I've spent some time in the debugger.  As you've probably seen, the action
happens in dlerror.c around line 95.

92          buf = (char *) result->errstring;
93          int n;
94          if (result->errcode == 0)
95        n = __asprintf (&buf, "%s%s%s",
96                result->objname,
97                result->objname[0] == '\0' ? "" : ": ",
98                _(result->errstring));

When this function first executes, the result struct is happy:

(gdb) print *result
$2 = {errcode = 0, returned = 0, malloced = true,
  objname = 0x61884b
"/usr/lib64/ImageMagick-6.7.2/modules-Q16/coders/png.so",
  errstring = 0x618820 "undefined symbol: png_LTX_RegisterPNGImage"}

However it is not so simple.  If I step into that call, I end up in
dcgettext.c which is apparently trying to operate on result->errstring.

(gdb) step
*__GI___dcgettext (domainname=0x380e755c95 <_libc_intl_domainname> "libc",
    msgid=0x618820 "undefined symbol: png_LTX_RegisterPNGImage",
category=5) at dcgettext.c:52

stepping in further puts me into a mess of libc and assembly code I don't
fully understand, so...

(gdb) finish
Run till exit from #0  *__GI___dcgettext (domainname=0x380e755c95
<_libc_intl_domainname> "libc",
    msgid=0x618820 "undefined symbol: png_LTX_RegisterPNGImage",
category=5) at dcgettext.c:52
__dlerror () at dlerror.c:97
97                result->objname[0] == '\0' ? "" : ": ",
Value returned is $1 = 0x618820 "\360ua"

(Stored records)
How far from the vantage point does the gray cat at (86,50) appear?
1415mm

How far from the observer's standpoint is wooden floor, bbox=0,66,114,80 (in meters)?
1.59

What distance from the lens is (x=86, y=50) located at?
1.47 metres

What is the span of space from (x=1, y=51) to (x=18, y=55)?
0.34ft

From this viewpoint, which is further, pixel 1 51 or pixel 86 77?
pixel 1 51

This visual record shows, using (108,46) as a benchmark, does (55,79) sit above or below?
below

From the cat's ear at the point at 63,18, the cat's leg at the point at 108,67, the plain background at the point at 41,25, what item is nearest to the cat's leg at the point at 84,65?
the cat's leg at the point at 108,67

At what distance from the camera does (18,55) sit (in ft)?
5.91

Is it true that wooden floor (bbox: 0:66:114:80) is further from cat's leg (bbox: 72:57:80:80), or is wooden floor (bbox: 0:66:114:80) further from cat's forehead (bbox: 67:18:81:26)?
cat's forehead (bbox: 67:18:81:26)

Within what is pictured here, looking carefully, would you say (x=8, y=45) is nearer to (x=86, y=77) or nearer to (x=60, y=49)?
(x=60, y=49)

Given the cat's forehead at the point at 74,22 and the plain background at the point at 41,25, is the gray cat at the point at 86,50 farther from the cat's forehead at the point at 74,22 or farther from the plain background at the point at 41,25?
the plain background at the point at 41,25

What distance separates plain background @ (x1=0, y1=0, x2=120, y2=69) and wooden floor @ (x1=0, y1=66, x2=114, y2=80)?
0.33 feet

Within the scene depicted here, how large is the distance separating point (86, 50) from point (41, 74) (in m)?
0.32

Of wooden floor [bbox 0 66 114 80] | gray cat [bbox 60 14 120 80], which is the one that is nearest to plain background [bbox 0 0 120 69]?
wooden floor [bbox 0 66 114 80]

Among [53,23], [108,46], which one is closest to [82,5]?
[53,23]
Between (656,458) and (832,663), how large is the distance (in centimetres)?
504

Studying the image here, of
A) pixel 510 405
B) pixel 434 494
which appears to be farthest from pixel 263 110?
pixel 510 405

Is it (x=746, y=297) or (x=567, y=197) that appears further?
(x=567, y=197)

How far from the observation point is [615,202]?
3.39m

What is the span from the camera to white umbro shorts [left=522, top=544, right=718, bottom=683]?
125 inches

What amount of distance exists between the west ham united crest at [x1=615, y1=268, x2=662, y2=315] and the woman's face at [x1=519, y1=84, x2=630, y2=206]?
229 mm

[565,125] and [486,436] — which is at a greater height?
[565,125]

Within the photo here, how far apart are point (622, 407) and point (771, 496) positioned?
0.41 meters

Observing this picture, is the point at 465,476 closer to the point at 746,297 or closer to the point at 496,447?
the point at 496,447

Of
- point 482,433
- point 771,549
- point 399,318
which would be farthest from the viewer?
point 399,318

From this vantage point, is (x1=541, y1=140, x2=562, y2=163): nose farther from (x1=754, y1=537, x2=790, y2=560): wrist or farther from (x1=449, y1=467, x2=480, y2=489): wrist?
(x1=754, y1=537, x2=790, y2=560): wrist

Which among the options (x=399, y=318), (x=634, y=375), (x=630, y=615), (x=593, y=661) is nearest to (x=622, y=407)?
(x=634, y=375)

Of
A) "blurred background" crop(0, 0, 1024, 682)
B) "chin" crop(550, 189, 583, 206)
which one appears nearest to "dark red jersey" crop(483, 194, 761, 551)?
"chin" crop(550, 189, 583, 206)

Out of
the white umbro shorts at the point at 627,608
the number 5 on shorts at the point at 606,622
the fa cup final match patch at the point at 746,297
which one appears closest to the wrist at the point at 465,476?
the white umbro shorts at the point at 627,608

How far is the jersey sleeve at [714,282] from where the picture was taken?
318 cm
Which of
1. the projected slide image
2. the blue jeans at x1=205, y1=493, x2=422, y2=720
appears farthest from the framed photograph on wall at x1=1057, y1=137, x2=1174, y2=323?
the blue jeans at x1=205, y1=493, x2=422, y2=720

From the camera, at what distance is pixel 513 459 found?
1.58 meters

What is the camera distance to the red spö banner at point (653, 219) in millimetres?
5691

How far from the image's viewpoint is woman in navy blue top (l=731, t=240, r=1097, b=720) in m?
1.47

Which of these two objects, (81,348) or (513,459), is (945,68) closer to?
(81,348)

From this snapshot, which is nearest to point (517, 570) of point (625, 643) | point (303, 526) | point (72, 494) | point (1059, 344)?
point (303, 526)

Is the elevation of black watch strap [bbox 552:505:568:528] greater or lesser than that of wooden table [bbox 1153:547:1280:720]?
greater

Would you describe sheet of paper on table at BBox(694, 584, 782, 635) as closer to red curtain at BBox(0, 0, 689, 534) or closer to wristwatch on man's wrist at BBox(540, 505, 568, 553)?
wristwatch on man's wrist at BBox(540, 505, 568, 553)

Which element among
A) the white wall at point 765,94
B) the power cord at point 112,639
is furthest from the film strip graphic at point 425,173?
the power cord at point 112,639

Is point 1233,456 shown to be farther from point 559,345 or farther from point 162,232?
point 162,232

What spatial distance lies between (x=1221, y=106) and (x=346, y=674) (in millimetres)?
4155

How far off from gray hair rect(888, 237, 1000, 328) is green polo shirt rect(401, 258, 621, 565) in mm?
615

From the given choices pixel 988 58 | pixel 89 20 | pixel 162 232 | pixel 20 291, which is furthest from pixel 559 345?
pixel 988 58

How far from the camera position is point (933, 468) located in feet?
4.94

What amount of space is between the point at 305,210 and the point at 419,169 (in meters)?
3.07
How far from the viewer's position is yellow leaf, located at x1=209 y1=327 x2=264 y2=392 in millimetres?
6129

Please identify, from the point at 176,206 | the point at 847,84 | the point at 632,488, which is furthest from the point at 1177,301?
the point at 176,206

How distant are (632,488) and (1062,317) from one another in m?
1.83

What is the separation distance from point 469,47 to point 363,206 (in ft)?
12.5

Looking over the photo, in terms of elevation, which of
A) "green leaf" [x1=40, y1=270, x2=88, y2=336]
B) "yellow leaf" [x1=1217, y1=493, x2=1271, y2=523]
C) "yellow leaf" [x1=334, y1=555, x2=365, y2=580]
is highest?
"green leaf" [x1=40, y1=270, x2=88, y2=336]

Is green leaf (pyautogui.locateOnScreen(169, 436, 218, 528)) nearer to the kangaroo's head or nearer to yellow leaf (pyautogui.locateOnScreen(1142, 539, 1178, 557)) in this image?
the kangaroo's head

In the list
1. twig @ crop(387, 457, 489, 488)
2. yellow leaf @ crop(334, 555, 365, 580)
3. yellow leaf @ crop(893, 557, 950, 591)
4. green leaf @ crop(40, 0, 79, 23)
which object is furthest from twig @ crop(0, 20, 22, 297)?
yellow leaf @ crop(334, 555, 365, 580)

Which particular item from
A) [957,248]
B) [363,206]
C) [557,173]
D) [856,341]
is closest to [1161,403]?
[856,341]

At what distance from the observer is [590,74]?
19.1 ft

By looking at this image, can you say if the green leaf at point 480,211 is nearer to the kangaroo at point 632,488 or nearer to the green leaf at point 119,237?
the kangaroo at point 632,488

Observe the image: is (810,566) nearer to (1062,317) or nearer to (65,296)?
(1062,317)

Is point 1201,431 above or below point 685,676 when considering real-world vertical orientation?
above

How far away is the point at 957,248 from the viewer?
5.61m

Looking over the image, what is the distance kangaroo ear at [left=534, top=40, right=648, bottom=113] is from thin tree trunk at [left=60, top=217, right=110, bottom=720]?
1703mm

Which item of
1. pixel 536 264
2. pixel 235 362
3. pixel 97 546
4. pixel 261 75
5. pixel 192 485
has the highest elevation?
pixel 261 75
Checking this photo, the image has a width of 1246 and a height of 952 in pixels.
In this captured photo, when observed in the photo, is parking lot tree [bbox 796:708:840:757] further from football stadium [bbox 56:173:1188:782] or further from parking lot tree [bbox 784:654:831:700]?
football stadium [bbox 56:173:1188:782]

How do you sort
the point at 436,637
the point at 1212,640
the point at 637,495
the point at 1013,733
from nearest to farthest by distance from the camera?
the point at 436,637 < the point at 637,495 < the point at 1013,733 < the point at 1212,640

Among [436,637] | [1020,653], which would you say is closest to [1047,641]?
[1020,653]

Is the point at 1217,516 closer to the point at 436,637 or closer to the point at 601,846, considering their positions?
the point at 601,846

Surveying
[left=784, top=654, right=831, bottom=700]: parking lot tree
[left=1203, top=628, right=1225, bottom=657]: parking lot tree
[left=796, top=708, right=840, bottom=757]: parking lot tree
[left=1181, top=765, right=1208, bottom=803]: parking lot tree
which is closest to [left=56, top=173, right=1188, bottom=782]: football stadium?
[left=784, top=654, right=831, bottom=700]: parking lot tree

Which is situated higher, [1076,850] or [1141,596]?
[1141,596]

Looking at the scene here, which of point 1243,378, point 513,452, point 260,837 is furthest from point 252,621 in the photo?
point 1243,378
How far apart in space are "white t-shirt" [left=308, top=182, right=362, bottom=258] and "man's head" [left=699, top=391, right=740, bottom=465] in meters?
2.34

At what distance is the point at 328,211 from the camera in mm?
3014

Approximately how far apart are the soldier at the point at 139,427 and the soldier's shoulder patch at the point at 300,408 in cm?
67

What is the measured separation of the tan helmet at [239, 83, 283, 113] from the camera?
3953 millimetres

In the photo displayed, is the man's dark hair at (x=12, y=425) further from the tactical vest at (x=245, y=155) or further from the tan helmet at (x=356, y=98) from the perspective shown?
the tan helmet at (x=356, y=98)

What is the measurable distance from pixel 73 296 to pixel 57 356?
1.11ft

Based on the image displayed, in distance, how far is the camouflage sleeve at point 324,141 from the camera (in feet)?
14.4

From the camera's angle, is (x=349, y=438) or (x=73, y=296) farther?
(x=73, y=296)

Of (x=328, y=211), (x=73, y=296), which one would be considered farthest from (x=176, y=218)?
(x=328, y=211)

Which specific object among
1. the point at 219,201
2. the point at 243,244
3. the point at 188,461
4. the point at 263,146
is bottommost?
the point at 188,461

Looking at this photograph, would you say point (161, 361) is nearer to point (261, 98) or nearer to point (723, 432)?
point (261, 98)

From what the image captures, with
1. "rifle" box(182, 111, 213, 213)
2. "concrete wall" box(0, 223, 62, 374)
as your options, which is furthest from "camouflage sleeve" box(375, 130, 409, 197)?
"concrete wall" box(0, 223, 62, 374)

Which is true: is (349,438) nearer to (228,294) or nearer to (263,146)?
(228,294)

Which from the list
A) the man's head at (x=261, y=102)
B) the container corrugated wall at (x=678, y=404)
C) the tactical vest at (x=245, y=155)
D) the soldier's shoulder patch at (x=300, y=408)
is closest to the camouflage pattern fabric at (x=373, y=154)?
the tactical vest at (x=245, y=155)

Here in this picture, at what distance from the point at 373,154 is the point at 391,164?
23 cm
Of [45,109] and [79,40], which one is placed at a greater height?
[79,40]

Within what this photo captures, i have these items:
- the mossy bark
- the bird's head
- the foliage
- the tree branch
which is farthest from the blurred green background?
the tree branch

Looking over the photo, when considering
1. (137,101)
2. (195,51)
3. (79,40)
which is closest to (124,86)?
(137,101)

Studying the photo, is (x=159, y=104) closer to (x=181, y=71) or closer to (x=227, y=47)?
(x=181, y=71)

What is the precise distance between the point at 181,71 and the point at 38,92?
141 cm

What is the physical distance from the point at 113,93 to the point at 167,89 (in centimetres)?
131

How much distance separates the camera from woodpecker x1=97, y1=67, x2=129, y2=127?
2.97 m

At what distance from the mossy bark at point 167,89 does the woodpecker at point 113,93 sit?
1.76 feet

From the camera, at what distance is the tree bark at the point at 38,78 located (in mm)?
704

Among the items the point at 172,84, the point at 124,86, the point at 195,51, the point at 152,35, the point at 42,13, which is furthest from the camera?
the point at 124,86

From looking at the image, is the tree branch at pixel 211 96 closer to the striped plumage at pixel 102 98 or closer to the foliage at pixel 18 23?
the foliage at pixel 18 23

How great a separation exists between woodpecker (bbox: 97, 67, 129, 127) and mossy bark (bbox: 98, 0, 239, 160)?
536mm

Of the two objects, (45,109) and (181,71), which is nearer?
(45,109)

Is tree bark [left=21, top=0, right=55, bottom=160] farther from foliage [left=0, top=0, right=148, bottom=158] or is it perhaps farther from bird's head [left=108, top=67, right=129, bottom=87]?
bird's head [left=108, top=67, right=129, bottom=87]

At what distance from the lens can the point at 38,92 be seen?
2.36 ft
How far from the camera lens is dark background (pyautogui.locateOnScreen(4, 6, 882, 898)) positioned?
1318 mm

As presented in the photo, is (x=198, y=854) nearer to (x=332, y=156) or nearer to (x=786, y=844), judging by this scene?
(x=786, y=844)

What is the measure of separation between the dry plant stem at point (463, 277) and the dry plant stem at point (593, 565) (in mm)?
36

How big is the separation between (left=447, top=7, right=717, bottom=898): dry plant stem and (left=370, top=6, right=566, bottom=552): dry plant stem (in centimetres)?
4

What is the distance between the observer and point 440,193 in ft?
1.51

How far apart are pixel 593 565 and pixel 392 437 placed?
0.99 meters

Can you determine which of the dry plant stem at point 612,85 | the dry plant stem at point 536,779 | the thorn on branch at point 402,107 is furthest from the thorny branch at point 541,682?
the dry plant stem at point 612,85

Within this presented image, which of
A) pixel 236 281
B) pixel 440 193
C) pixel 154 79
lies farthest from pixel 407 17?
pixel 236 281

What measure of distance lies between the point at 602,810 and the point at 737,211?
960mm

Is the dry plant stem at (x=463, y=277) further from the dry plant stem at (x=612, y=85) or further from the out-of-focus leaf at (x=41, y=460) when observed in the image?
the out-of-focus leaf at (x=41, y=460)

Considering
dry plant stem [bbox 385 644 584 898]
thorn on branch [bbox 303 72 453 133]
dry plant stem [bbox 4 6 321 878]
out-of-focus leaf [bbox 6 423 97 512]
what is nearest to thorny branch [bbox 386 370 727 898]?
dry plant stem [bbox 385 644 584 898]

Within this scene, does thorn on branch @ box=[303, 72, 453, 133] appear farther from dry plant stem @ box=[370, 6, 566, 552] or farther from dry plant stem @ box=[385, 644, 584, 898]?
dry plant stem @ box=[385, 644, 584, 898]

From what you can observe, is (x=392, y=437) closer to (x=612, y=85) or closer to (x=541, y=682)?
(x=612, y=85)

- [PROBLEM TO WORK ON] In the debugging post, why does the writer use finish instead of continuing to step through the dcgettext call?

- [COMPLETE RESPONSE] Stepping further into that call led into a mess of libc and assembly code that the writer didn't fully understand. So the writer ran finish to let the call complete and return to dlerror.c.